Aus dem Inneren des Hauses ist Bracken vor allem ein großes Esszimmer in Erinnerung geblieben, das von einem auf Hochglanz polierten Esstisch dominiert wurde, der gut und gerne Platz für zwölf Personen bot. Von dort aus führte Bruce sie in ein kleines Wohnzimmer, in dem eine alte Dame, die atemberaubend schnell Italienisch sprach, in einem knarzenden Schaukelstuhl kauerte. Bruce stellte sie Pam als seine Großmutter Adelina, Anthonys erste Frau, vor.2 Als sie ihren Enkel erblickte, winkte sie ihn zu sich und nahm sein Gesicht in ihre Hände. »Sie kniff Bruce wiederholt in die Wangen und sagte ständig: ›Süß-ah! Süß-ah!‹«, erinnert sich Bracken.

Nachdem Anthony seinen Enkel begrüßt hatte, führte er ihn und seine Freundin in einen Schuppen, wo er die Schätze aufbewahrte, die er im Laufe seines Arbeitslebens gesammelt hatte. Er öffnete eine Schublade, kramte ein wenig darin herum und präsentierte Bruce dann einen schäbigen Andenkenlöffel, den er von irgendeinem europäischen Würdenträger bekommen hatte. »Ich fand das total beknackt«, sagt Bracken. Bruce lächelte, bedankte sich bei seinem Großvater und ging ohne ein weiteres Wort davon.

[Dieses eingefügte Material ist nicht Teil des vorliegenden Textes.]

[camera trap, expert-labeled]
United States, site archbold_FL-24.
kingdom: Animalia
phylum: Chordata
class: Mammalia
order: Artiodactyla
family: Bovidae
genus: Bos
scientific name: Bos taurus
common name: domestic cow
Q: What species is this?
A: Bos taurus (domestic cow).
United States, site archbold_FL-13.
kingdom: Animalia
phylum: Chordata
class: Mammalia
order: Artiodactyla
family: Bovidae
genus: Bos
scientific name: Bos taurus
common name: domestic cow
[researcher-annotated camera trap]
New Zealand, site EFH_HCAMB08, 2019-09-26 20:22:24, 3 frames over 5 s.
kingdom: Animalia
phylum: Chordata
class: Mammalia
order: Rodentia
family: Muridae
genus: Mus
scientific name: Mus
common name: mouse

Im Winter 1971 scharte Bruce in Asbury Park einen Kreis von Musikern um sich, die er bei den Jamsessions im Upstage kennengelernt hatte. Die meisten Bandkollegen von Steel Mill, insbesondere Van Zandt, blieben in Kontakt mit ihm. Zu Bruce’ engerem Kreis gehörten inzwischen aber auch Big Bad Bobby Williams, der Folkrocker Albee Tellone, der Bluessänger, Bassist und Mundharmonikaspieler John Lyon, der irische Blueser Big Danny Gallagher, der Upstage-Türsteher Black Tiny (der seinem Kollegen Jim Fainer zufolge eine Statur hatte »wie ein Pepsi-Automat mit Armen und Beinen«), die Geschwister John und Eddie Luraschi, das wandelnde Rock’n’Roll-Lexikon Garry Tallent und David Sancious, der eine klassische Musikausbildung genossen hatte. Sie alle hatten sich schon in irgendeiner Weise einen Namen gemacht. Als Musiker in einem Badeort, wo es während der kalten Jahreszeit nicht viel zu tun gab, hatte allerdings kaum einer von ihnen auch zwanzig Dollar in der Tasche. »Wir konnten in keine Bar gehen, wir konnten uns kaum ein Sixpack leisten, von Drogen ganz zu schweigen«, sagt Tellone, dessen Wohnung an der Sewall Avenue (die er sich mit Van Zandt und Lyon teilte) damals ein Treffpunkt für die jungen, etwas gammelig wirkenden Langhaarigen war, vor allem, wenn hier die wöchentlichen Monopolyabende stattfanden. Bei der von ihnen als »Cutthroat-Monopoly« bezeichneten Spielvariante wurde nicht nur mit harten Bandagen gekämpft; die Spieler hatten auch derart absurde Regeln aufgestellt, die völlig überraschende Wendungen ermöglichten, dass sich das Spiel zu einer regelrechten Groteske über Kapitalismus, Autoritäten und willkürliche Gewalt entwickelt hatte. Mit handgeschriebenen Ergänzungen zu den Gemeinschafts- und Ereigniskarten bauten sie aktuelle Ereignisse aus den Schlagzeilen der Asbury Park Press in das Spielgeschehen ein. Zog jemand beispielsweise die Rassenunruhen-Karte, so gingen all seine kleinen grünen Häuschen und stattlichen roten Hotels in Flammen auf. Schlecht war auch derjenige dran, der im Zuge einer Razzia verhaftet wurde und Tausende von Dollar für Bußgeld und Anwaltskosten aufbringen musste. Glücklich schätzen konnte sich wiederum der Spieler, der die Middletown-Polizeichef-McCarthy-Karte gezogen hatte, die ihm die Macht verlieh, jederzeit einen beliebigen Spieler zu verhaften und ins Gefängnis zu stecken.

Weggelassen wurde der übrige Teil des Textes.